I don’t feel better

12 Dec

Here’s the headline from the LA Times: “Hate crimes down in 2011, but anti-gay violence up, FBI says”  (http://www.latimes.com/news/nationworld/nation/la-na-fbi-hate-crimes-20121211,0,1940858.story).

It’s the “but.”

Hard to feel good about any hate crimes happening, and any group seeing a rise in hate.

The statistics collected by the FBI show a diversity of targets for hatred, coming from a diversity of groups, although whites, Christians and heterosexuals still seem to commit the significant majority of race-based, religion-based and sexuality-based hate crimes, aimed primarily at black people, Jewish people and gay men.

And then there’s the disparity between the number of crimes reported to law enforcement, versus the number of crimes reported via an anonymous Justice Department survey: the FBI’s official number of 6,222 hate crimes in 2011 explodes to almost 200,000 annually when you go off the record.
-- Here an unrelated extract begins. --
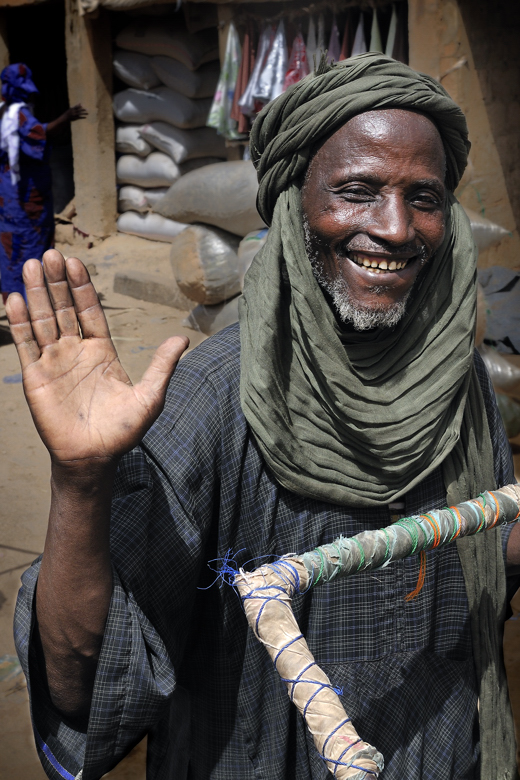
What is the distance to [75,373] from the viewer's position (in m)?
1.10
And that’s still just those folks who had access to the Justice Department survey and trusted that they could answer honestly and anonymously.

All this makes me think: while it’s easy, in places like the SF Bay Area, to think hate crimes happen in those other (read: backward and ignorant) parts of the country, I think this is still our problem, too. Because the whole attitude that “those” people aren’t “our” people” is at the heart of hate crimes, no?